**Задание**.
Соответствуют ли фрагменту документа следующие утверждения? К каждому дайте ответ «да» или «нет» и дословно приведите слова фрагмента, которые это решают.
1. Новобранцу лоб не обривают, а забривают.
2. Текст под названием «родина-матка» автор однажды написал о батьке Махно.
3. Подлинная Вера Павлова открывается в «оргазмах».

Русские Вопросы 1997-2005 (Программа радио Свобода)
Шрифт:
ибо знаю: сыну обреют лоб.
Ибо знаю: дочке лобок обреют.
Чайной ложкой лоно твое скреб
Ирод. Роди Ирода. Назорея.
Замечание тут можно сделать разве что одно: новобранцу лоб не обривают, а забривают.
Стилизованная тема школьного девичества меняется: в стихи входит бабье, а вместе с этой, бабьей, темой, естественно появляется тема России. На образ специфического женского страдания накладываются архетипические образы России и христианства. Отсюда - гениальная "родина-матка". (Я однажды написал текст под таким названием - о батьке Махно.) Русское христианство
Вот где открывается подлинная Вера Павлова - а не в "оргазмах", напугавших Игоря Меламеда из "Литературной газеты".

**Исходный материал**.

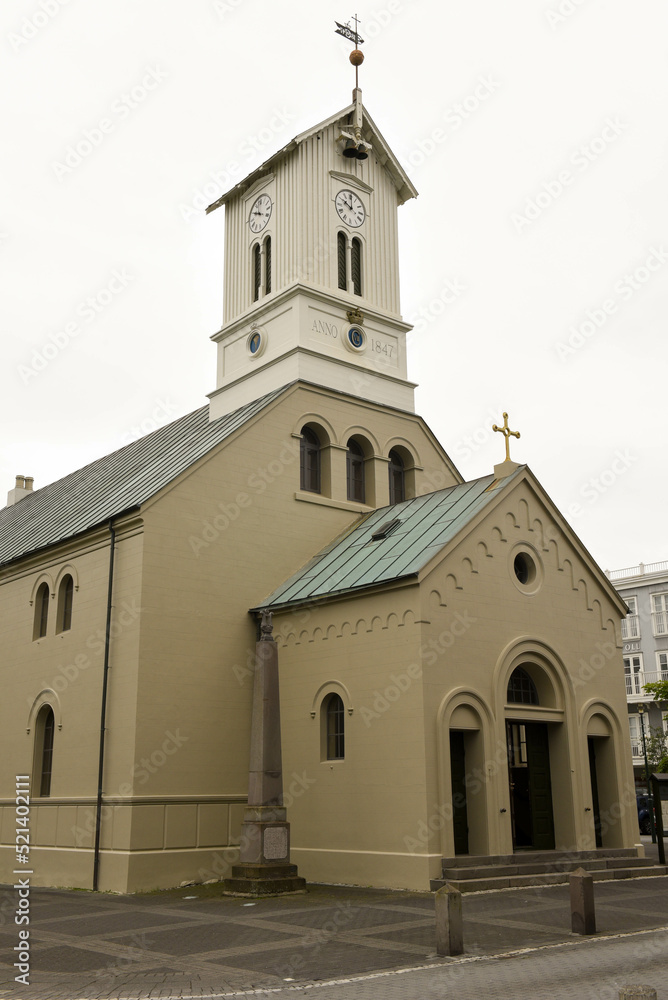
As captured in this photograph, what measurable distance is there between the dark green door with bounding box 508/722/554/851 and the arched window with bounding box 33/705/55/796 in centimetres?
1205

**Ответ**.
1. Да: «новобранцу лоб не обривают, а забривают».
2. Да: «Я однажды написал текст под таким названием - о батьке Махно».
3. Нет: «Вот где открывается подлинная Вера Павлова - а не в "оргазмах"».